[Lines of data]
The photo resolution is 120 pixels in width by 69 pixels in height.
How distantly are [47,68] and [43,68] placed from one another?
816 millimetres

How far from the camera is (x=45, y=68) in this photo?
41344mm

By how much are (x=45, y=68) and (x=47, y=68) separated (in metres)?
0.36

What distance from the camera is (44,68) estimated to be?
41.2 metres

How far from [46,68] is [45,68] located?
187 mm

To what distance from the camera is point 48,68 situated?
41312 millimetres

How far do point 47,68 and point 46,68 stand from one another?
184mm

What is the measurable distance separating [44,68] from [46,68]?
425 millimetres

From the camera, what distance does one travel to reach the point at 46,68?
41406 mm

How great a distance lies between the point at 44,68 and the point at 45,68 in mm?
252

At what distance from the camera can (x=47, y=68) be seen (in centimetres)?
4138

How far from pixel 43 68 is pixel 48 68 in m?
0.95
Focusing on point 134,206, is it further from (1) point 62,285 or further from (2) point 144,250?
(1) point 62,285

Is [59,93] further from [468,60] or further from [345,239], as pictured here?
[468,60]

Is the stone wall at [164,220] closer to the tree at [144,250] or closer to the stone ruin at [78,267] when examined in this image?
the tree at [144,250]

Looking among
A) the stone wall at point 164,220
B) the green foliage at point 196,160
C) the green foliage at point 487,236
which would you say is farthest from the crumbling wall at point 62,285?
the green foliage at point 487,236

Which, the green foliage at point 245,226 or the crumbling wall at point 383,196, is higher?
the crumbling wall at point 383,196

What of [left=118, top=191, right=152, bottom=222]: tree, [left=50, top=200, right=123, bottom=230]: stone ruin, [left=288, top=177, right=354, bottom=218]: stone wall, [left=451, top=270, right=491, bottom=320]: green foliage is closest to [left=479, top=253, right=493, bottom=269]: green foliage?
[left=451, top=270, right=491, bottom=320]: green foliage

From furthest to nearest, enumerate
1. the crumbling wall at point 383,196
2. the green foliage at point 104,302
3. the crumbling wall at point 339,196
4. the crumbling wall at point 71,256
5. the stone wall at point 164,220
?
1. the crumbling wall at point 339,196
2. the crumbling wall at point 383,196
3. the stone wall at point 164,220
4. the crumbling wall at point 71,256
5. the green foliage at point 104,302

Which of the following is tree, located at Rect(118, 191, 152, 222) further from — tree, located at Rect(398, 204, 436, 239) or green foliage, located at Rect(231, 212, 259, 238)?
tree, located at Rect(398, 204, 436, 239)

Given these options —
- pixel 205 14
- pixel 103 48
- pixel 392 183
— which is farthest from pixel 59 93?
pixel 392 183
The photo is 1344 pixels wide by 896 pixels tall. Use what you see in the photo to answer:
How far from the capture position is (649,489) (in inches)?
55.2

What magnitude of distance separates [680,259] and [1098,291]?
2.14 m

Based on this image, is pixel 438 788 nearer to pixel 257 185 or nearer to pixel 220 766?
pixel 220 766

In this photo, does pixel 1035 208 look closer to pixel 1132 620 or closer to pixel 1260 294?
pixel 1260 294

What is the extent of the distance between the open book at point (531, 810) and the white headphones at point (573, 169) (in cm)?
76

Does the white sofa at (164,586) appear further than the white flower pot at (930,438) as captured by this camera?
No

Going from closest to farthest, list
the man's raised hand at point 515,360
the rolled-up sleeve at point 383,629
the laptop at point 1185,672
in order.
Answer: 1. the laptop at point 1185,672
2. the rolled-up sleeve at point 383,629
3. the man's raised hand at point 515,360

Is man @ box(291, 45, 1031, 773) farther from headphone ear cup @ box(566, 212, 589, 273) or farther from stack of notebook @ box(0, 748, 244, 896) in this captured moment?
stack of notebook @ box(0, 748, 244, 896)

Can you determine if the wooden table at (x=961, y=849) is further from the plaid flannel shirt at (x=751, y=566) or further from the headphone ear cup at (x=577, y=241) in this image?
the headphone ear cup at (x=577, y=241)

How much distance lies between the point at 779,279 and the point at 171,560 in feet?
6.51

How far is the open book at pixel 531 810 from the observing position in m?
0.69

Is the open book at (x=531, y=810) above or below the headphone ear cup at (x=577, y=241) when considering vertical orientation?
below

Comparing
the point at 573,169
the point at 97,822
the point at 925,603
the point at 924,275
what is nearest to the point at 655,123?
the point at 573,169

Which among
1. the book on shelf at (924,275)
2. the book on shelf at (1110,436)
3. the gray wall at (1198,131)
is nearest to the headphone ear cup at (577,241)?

### WRITTEN PROBLEM
Copy out all of the items above word for word.

### SOLUTION FOR THIS PROBLEM
The photo resolution is 120 pixels in width by 69 pixels in height.
How distantly are [47,68] and [43,68] placed from one another?
816 millimetres

How far from the camera is (x=45, y=68) in this photo?
41344mm

By how much are (x=45, y=68) and (x=47, y=68) separated (in metres)?
0.36

What distance from the camera is (44,68) estimated to be?
41.2 metres

How far from [46,68] is [45,68] located?
187 mm

To what distance from the camera is point 48,68 situated?
41312 millimetres

How far do point 47,68 and point 46,68 stand from one another?
184mm

What is the measurable distance separating [44,68] from [46,68]?
425 millimetres

From the camera, what distance does one travel to reach the point at 46,68?
41406 mm

How great a distance lies between the point at 44,68 and the point at 45,68 in mm?
252

At what distance from the camera can (x=47, y=68) be seen (in centimetres)?
4138

How far from pixel 43 68 is pixel 48 68 in m?
0.95
Focusing on point 134,206, is it further from (1) point 62,285 or further from (2) point 144,250?
(1) point 62,285

Is [59,93] further from [468,60] or further from [345,239], as pictured here?
[468,60]

Is the stone wall at [164,220] closer to the tree at [144,250] or closer to the stone ruin at [78,267] when examined in this image?
the tree at [144,250]

Looking among
A) the stone wall at point 164,220
B) the green foliage at point 196,160
C) the green foliage at point 487,236
which would you say is farthest from the crumbling wall at point 62,285?
the green foliage at point 487,236

Which, the green foliage at point 245,226 or the crumbling wall at point 383,196, is higher?
the crumbling wall at point 383,196

What of [left=118, top=191, right=152, bottom=222]: tree, [left=50, top=200, right=123, bottom=230]: stone ruin, [left=288, top=177, right=354, bottom=218]: stone wall, [left=451, top=270, right=491, bottom=320]: green foliage is closest to [left=479, top=253, right=493, bottom=269]: green foliage?
[left=451, top=270, right=491, bottom=320]: green foliage

From furthest to nearest, enumerate
1. the crumbling wall at point 383,196
2. the green foliage at point 104,302
3. the crumbling wall at point 339,196
4. the crumbling wall at point 71,256
5. the stone wall at point 164,220
?
1. the crumbling wall at point 339,196
2. the crumbling wall at point 383,196
3. the stone wall at point 164,220
4. the crumbling wall at point 71,256
5. the green foliage at point 104,302

Which of the following is tree, located at Rect(118, 191, 152, 222) further from — tree, located at Rect(398, 204, 436, 239) or green foliage, located at Rect(231, 212, 259, 238)?
tree, located at Rect(398, 204, 436, 239)

Given these options —
- pixel 205 14
- pixel 103 48
- pixel 392 183
— which is farthest from pixel 59 93?
pixel 392 183
The photo is 1344 pixels wide by 896 pixels tall. Use what you see in the photo to answer:
How far from the capture position is (649,489) (in inches)?
55.2

What magnitude of distance separates [680,259] and [1098,291]?
2.14 m

Based on this image, is pixel 438 788 nearer to pixel 257 185 or nearer to pixel 220 766?
pixel 220 766

In this photo, does pixel 1035 208 look closer to pixel 1132 620 or closer to pixel 1260 294?
pixel 1260 294

What is the extent of the distance between the open book at point (531, 810) and the white headphones at point (573, 169) (in cm)?
76

Does the white sofa at (164,586) appear further than the white flower pot at (930,438) as captured by this camera?
No

Going from closest to farthest, list
the man's raised hand at point 515,360
the rolled-up sleeve at point 383,629
the laptop at point 1185,672
in order.
Answer: 1. the laptop at point 1185,672
2. the rolled-up sleeve at point 383,629
3. the man's raised hand at point 515,360

Is man @ box(291, 45, 1031, 773) farther from headphone ear cup @ box(566, 212, 589, 273) or farther from stack of notebook @ box(0, 748, 244, 896) in this captured moment?
stack of notebook @ box(0, 748, 244, 896)

Can you determine if the wooden table at (x=961, y=849) is further from the plaid flannel shirt at (x=751, y=566) or further from the headphone ear cup at (x=577, y=241) in this image?
the headphone ear cup at (x=577, y=241)

How much distance lies between the point at 779,279 and the point at 171,560 in feet?
6.51

How far is the open book at pixel 531 810 from the observing position in m?
0.69

Is the open book at (x=531, y=810) above or below the headphone ear cup at (x=577, y=241) when considering vertical orientation?
below

Comparing
the point at 573,169
the point at 97,822
the point at 925,603
the point at 924,275
what is nearest to the point at 655,123?
the point at 573,169

Which among
1. the book on shelf at (924,275)
2. the book on shelf at (1110,436)
3. the gray wall at (1198,131)
is nearest to the headphone ear cup at (577,241)?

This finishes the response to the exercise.